ROSep 13, 2017

Time Integrating Articulated Body Dynamics Using Position-Based Collocation Method

arXiv:1709.04145v4
Originality Incremental advance
AI Analysis

This work addresses the need for stable and efficient simulation of articulated bodies, such as in robotics or animation, by offering a method that is stable under large timesteps and highly parallelizable, though it appears incremental as it builds on existing optimization and collocation techniques.

The paper tackles the problem of simulating articulated body dynamics by introducing a new time integrator that formulates dynamics using position variables and recasts it as an optimization problem, achieving stability under large timesteps (e.g., 0.1s) and up to 4 times speedup on a single-core CPU, with GPU acceleration providing an additional 3-6 times speedup.

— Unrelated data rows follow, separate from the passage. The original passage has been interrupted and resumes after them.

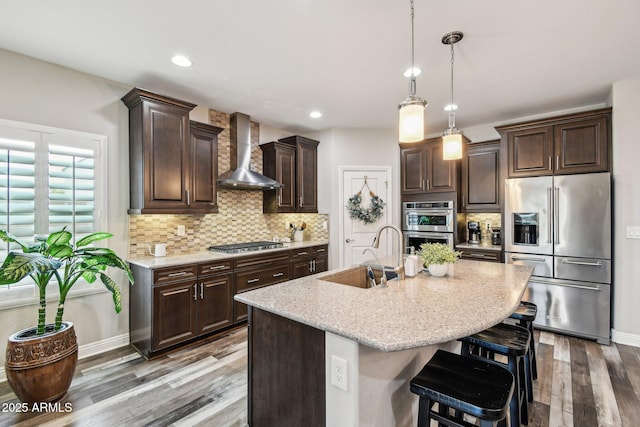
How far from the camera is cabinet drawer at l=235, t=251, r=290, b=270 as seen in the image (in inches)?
139

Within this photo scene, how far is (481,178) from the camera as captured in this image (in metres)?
4.34

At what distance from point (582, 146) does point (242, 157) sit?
4.09 metres

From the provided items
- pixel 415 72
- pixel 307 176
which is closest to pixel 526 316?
pixel 415 72

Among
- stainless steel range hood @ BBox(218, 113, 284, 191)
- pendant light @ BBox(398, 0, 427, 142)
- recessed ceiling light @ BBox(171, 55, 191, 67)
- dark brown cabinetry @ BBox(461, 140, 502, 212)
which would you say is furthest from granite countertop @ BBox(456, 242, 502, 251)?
recessed ceiling light @ BBox(171, 55, 191, 67)

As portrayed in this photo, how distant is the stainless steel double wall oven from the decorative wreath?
41 centimetres

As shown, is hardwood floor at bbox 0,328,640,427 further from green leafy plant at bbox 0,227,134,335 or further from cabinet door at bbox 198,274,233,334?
green leafy plant at bbox 0,227,134,335

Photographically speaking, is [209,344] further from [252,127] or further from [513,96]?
[513,96]

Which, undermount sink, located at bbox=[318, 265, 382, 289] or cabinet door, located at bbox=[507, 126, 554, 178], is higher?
cabinet door, located at bbox=[507, 126, 554, 178]

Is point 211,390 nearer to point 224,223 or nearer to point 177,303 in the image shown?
point 177,303

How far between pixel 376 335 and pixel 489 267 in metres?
1.93

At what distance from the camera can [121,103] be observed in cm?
314

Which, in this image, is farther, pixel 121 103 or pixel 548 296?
pixel 548 296

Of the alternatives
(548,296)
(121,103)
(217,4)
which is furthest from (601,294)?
(121,103)

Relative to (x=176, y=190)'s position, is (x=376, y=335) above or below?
below
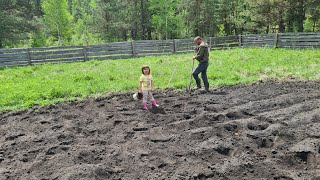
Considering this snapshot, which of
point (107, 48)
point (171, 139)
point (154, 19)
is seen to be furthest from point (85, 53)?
point (154, 19)

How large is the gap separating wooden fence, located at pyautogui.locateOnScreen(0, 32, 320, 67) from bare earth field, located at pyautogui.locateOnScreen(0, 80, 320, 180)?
36.6 feet

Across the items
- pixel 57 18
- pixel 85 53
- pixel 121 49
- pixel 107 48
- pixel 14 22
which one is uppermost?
pixel 57 18

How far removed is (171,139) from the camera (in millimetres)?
6086

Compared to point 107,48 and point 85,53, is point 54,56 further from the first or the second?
point 107,48

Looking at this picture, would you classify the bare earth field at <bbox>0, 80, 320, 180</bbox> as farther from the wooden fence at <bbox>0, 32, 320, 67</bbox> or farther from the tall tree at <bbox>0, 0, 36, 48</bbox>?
the tall tree at <bbox>0, 0, 36, 48</bbox>

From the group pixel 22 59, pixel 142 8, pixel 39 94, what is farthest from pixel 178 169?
pixel 142 8

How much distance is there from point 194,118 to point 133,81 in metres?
5.01

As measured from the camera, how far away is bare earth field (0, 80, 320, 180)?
15.8ft

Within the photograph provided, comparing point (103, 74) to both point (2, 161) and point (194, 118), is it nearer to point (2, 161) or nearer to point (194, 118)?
point (194, 118)

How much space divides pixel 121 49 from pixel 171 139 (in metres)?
15.8

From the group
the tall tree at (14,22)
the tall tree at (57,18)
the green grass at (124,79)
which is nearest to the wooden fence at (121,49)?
the green grass at (124,79)

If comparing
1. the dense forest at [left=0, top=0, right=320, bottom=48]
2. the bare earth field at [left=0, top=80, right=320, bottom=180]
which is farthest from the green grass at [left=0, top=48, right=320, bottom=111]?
the dense forest at [left=0, top=0, right=320, bottom=48]

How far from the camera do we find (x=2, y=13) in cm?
2719

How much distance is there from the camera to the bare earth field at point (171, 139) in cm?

We present a new time integrator for articulated body dynamics. We formulate the governing equations of the dynamics using only the position variables and recast the position-based articulated dynamics as an optimization problem. Our reformulation allows us to integrate the dynamics in a fully implicit manner without computing high-order derivatives. Therefore, under arbitrarily large timestep sizes, the stability of our time integration scheme is guaranteed using an off-the-shelf numerical optimizer. In addition to stability, we show that, similar to the Runge-Kutta method, the accuracy of our time integrator can also be increased arbitrarily by using a high-order collocation method. We provide efficient algorithms to perform time integration using our position-based formulation. We show that each iteration of optimization has a complexity of O(N) using Quasi-Newton method or O(N^2) using Newton's method, where N is the number of links. Finally, our method is highly parallelizable and can be accelerated using a Graphics Processing Unit (GPU). We highlight the efficiency and stability of our method on different benchmarks and compare the performance with prior articulated body dynamics simulation methods based on the Newton-Euler's equation. Our method is stable under a timestep size as large as 0.1s. Using a larger timestep size and less timesteps, our method achieves up to 4 times speedup on a single-core CPU. With GPU acceleration, we observe an additional 3-6 times speedup over a 4-core CPU.